The first problem is what are they? Swallows? They've got what can only be called swallow-tails. No, says the Poet, who was brought up in the Country and knows these things. Too big. And swifts have bifurcated tails too. House martins or swifts. Or a mixture of all three, with the occasional something-or-other eagle circling meditatively high above them, and a couple of pigeons playing chase between the swirling little birds. The Poet proves his point with a web page full of pictures of swifts/house-martins/swallows for the bewildered. Somehow it makes it no easier to decide what they are when I look up again. Does it matter? Well, yes. I wish it didn't, but I urgently need to know the names of things, in spite of, or because of, the things neither knowing, nor probably caring what they are called. It's a sad human foible, but it has its uses for description, finding out more and taking a position.
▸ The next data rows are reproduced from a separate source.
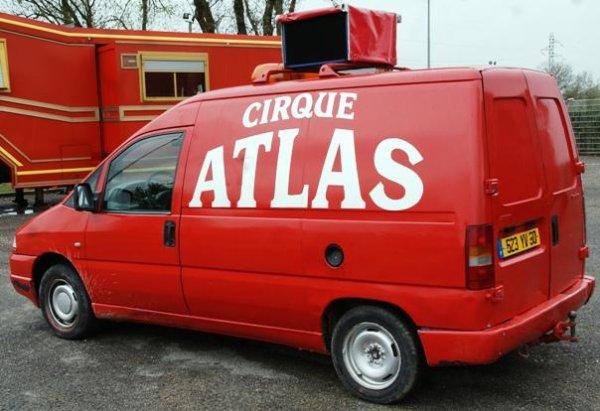 6488 un vehicule a vendre cirque circo circus zirkus. Black Bedroom Furniture Sets. Home Design Ideas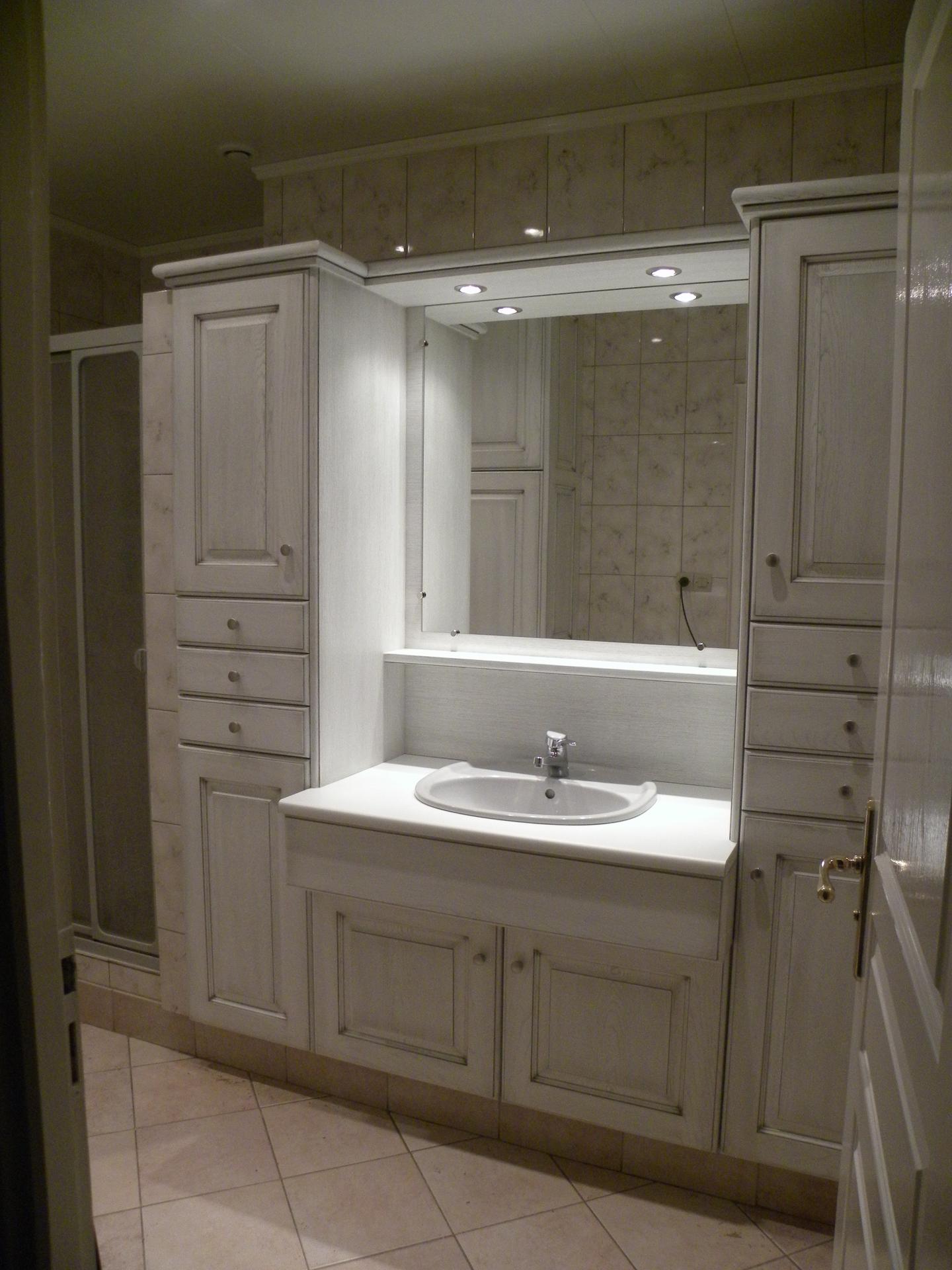 Salle de bains laqu e blanc patine grise for Colonne salle de bain grise laquee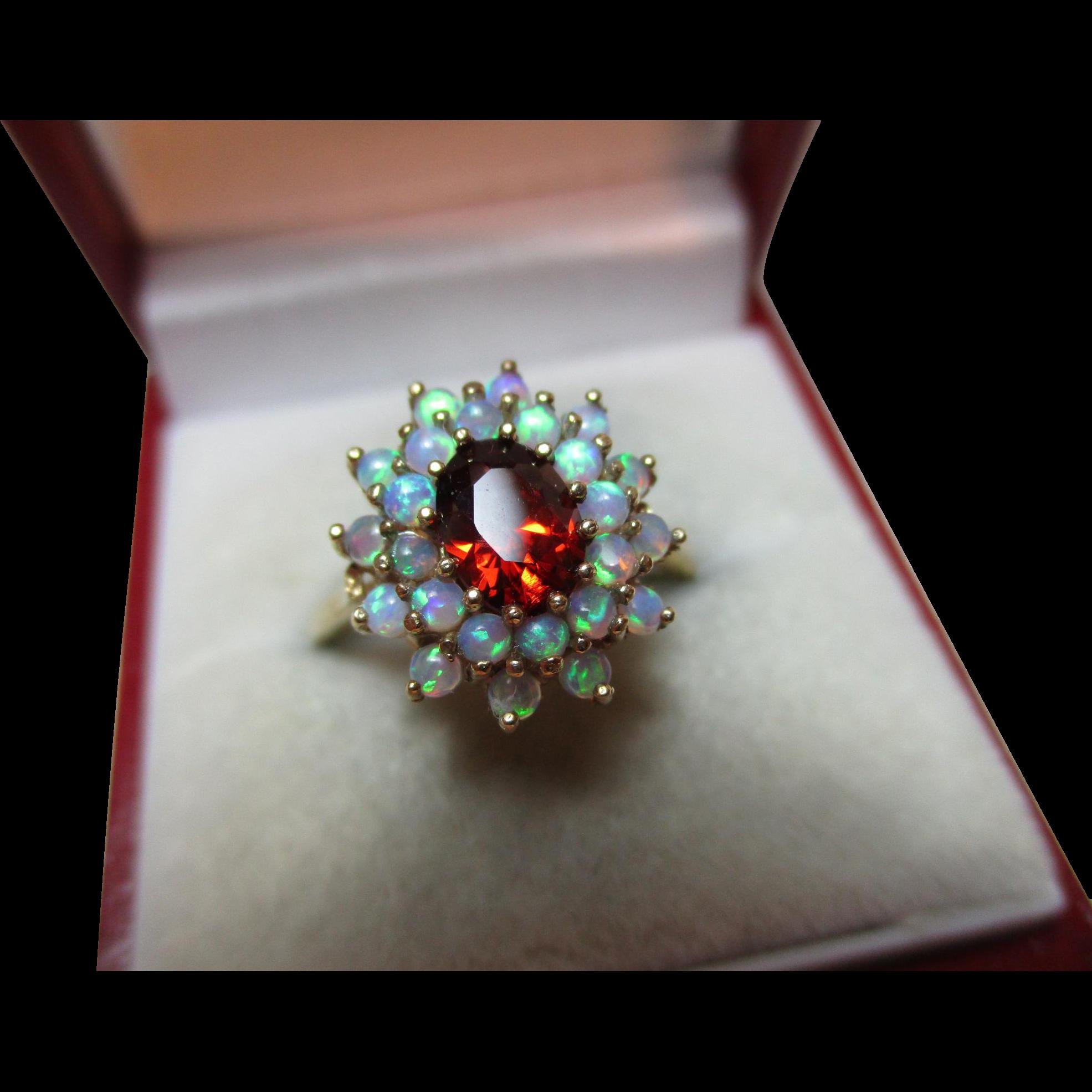 Pretty Vintage 9ct Solid Gold Opal + Garnet Gemstone Cluster Ring{3.4 Grams}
For example, if they are swifts then I have to look at them quite differently from house martins. What I think I know about swifts though I don't know why I know, and what The Poet definitely knows from his Country Lore, is that they are always on the wing. The Romans or some such believed that they had no legs. In fact, why do they have legs? Did they once land like other birds but decided that constant eating gave them the edge over the swallows and house-martins? They fly all their lives, never stopping, snatching a quick nap while they glide. So why don't they bump into things? Why don't they fall down from exhaustion? The more I watch and think about the never-stopping swifts, the more ridiculous it seems. What about nesting? Albatrosses are always out of sight of land, but they bob about on the water to sleep and even they have an island where they land to mate and produce young. How can swifts give birth on the wing? Flying eggs? I worry a lot now about the problem.
I offer The Poet the opportunity to modify his certainty. 'For God's sake, consider...' But he is adamant. As you would want to be once you've taken up the cause of the skybound, prisoner of the air, swift. Now I'm back home in my solitarium at the top of the house, and it's all collared doves and blackbirds, but I still wake up in the night, or put off getting a sentence to make sense with the worry about the swifts that never stop flying. Oddly, neither I or The Poet have clicked on Wikipedia or the endless bird watching sites to find out the truth of the matter. It seems, we both want the idea left in the air.